[Dataset rows]
════════

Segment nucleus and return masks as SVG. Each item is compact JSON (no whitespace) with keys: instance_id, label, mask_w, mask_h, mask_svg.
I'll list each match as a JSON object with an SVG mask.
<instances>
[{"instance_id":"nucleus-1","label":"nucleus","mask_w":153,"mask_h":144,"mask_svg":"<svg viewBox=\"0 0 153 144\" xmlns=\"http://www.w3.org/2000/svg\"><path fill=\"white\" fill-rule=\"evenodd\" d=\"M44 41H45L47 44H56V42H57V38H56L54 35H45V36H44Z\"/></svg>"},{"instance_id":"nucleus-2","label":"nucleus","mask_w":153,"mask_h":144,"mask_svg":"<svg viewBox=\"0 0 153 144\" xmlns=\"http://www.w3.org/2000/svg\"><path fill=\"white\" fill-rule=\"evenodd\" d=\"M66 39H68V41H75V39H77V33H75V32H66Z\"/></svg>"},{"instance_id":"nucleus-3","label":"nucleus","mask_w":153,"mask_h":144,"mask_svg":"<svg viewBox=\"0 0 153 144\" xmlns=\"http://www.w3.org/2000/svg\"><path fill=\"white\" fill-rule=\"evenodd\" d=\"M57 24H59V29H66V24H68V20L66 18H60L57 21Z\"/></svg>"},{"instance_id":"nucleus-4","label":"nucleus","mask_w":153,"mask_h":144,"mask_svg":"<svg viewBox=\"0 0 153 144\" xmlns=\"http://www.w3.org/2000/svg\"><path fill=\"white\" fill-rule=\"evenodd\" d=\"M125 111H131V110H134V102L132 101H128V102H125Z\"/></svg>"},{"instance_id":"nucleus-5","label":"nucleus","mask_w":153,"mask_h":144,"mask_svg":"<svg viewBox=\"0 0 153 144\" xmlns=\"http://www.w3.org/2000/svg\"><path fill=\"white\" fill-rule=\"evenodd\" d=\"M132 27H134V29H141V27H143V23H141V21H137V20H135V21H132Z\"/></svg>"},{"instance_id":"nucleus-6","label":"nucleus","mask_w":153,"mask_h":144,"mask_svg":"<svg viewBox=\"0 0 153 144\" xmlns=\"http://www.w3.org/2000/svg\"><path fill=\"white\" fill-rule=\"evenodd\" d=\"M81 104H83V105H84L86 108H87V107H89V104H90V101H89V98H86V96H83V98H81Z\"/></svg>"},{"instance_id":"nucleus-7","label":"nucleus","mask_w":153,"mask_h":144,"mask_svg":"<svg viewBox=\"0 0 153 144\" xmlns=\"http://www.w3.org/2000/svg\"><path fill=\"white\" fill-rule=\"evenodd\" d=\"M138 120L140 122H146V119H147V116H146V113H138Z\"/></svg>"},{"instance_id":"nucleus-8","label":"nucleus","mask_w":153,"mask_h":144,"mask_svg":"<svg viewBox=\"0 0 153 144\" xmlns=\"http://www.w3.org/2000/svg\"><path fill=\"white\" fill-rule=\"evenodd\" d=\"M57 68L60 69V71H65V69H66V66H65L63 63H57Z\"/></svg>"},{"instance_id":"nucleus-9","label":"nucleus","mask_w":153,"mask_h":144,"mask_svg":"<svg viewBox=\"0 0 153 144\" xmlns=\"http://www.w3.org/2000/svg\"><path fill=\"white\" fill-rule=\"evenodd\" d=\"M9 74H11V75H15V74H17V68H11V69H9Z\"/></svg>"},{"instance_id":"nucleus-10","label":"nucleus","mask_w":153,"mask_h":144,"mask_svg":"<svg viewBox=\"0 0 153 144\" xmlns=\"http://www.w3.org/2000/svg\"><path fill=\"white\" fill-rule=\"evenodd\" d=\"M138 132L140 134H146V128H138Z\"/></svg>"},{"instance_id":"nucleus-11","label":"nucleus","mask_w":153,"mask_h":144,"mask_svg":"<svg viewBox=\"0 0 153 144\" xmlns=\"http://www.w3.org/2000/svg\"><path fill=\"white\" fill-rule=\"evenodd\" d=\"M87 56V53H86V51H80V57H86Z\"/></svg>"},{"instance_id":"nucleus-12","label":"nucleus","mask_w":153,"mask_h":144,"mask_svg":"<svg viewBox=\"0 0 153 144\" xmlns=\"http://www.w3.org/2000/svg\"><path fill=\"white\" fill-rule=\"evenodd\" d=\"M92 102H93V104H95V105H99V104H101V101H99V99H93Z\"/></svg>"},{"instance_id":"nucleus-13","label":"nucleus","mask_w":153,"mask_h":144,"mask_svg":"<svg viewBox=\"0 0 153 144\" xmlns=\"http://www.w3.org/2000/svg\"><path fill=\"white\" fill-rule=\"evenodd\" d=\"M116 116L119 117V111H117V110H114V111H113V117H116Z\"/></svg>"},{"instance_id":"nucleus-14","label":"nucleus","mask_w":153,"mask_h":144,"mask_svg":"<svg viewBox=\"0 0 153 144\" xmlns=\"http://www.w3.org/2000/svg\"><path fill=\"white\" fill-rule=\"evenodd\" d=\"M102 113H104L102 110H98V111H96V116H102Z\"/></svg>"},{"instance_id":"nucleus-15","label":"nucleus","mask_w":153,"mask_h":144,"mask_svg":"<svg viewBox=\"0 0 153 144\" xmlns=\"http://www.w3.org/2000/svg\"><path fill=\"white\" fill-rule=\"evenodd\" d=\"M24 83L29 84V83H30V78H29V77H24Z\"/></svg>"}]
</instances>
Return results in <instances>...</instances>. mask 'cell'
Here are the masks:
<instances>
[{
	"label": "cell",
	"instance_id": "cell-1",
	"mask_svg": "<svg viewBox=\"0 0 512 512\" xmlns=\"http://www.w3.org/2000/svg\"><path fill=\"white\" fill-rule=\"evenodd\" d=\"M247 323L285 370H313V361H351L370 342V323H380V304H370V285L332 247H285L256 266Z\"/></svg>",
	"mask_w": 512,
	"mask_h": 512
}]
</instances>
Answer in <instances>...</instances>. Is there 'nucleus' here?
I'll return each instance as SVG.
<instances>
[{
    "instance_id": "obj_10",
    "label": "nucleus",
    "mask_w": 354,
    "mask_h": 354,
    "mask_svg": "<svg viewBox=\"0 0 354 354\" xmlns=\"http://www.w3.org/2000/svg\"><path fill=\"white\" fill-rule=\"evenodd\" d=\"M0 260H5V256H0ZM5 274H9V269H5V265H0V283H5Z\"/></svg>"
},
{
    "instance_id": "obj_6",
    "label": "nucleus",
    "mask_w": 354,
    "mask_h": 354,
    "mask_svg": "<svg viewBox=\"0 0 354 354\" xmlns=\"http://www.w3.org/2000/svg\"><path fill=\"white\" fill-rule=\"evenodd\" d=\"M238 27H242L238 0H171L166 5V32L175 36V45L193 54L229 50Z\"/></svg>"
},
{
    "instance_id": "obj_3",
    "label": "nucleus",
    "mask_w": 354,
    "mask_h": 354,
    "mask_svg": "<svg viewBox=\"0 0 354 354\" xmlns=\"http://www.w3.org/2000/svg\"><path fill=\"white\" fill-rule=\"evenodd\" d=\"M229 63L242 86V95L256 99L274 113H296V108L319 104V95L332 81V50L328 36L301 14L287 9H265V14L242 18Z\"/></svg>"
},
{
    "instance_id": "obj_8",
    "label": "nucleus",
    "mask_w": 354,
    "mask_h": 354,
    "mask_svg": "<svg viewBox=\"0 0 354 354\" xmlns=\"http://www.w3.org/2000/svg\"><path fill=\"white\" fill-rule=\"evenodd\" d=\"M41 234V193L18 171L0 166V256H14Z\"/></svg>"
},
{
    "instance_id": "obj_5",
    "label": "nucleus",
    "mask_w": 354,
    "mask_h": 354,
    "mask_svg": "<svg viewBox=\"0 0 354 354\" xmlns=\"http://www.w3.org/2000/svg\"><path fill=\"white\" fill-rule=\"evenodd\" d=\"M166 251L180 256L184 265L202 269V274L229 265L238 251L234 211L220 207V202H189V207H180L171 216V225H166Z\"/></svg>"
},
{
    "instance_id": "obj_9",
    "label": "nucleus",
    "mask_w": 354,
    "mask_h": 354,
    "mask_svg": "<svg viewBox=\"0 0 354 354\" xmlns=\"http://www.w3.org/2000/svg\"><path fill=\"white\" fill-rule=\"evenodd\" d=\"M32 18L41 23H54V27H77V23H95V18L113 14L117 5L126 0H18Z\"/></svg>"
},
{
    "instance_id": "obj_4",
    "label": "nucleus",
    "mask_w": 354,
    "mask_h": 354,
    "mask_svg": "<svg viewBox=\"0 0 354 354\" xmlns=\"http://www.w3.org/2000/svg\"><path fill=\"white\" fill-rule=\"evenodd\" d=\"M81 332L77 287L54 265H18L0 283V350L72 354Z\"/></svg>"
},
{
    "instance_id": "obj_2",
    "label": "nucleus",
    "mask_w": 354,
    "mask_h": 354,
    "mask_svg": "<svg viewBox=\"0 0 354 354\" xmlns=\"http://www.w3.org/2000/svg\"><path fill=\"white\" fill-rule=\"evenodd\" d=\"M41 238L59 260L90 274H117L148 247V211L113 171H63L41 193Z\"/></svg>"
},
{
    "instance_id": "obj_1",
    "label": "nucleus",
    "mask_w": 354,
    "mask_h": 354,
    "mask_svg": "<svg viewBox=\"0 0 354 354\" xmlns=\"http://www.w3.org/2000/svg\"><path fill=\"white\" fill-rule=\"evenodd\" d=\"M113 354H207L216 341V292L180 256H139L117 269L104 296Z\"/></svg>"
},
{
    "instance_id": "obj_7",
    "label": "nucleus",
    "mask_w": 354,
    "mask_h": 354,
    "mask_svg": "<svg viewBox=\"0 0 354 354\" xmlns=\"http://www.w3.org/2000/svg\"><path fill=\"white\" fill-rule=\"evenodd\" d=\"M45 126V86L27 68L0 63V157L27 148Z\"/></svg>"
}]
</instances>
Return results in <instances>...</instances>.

════════

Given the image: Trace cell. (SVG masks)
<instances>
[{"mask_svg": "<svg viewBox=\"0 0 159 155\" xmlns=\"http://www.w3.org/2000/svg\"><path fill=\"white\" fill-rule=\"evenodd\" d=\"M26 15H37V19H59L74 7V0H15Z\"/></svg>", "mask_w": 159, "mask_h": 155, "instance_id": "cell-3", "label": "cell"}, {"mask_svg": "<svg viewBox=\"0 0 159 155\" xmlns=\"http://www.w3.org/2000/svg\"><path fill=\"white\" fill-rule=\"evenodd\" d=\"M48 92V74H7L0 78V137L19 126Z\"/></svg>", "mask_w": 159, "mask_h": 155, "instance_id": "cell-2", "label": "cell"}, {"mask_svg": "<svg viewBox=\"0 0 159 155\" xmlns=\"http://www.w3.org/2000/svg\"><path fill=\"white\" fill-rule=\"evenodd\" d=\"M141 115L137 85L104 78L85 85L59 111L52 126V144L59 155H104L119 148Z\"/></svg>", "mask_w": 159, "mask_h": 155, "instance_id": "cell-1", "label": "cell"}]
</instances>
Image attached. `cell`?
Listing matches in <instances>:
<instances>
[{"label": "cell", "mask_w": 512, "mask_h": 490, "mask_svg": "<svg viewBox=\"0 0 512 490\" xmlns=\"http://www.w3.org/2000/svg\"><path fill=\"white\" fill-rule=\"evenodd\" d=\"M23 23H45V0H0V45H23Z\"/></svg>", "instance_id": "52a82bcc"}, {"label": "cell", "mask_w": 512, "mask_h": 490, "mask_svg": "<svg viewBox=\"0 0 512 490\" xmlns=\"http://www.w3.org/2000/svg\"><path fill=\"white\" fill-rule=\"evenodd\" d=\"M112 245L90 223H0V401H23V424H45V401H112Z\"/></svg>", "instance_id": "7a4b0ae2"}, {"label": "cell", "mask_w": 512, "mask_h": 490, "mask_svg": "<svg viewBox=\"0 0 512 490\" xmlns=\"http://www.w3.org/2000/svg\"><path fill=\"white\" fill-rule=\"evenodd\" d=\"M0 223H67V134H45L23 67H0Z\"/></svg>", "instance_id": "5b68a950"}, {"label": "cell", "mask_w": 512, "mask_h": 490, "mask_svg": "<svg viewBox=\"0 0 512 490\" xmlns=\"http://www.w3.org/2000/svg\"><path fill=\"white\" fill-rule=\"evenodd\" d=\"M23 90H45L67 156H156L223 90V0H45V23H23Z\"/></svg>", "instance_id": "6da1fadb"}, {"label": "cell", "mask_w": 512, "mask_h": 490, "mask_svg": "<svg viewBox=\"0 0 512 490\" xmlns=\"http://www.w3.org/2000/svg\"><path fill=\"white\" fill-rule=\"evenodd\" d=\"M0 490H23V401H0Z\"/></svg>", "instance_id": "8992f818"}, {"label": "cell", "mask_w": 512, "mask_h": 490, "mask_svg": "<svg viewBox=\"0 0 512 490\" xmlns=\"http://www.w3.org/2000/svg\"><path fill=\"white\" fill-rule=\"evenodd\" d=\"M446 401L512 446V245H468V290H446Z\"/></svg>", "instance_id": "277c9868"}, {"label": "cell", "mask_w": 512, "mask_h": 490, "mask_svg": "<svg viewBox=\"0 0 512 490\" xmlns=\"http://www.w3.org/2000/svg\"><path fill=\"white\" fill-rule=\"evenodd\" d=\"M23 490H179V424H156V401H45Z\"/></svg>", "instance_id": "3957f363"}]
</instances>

════════

Problem to solve – Select each line of the rows above that contains the string "JSON".

Written solution –
Segment nucleus and return masks as SVG. Each item is compact JSON (no whitespace) with keys: instance_id, label, mask_w, mask_h, mask_svg.
I'll list each match as a JSON object with an SVG mask.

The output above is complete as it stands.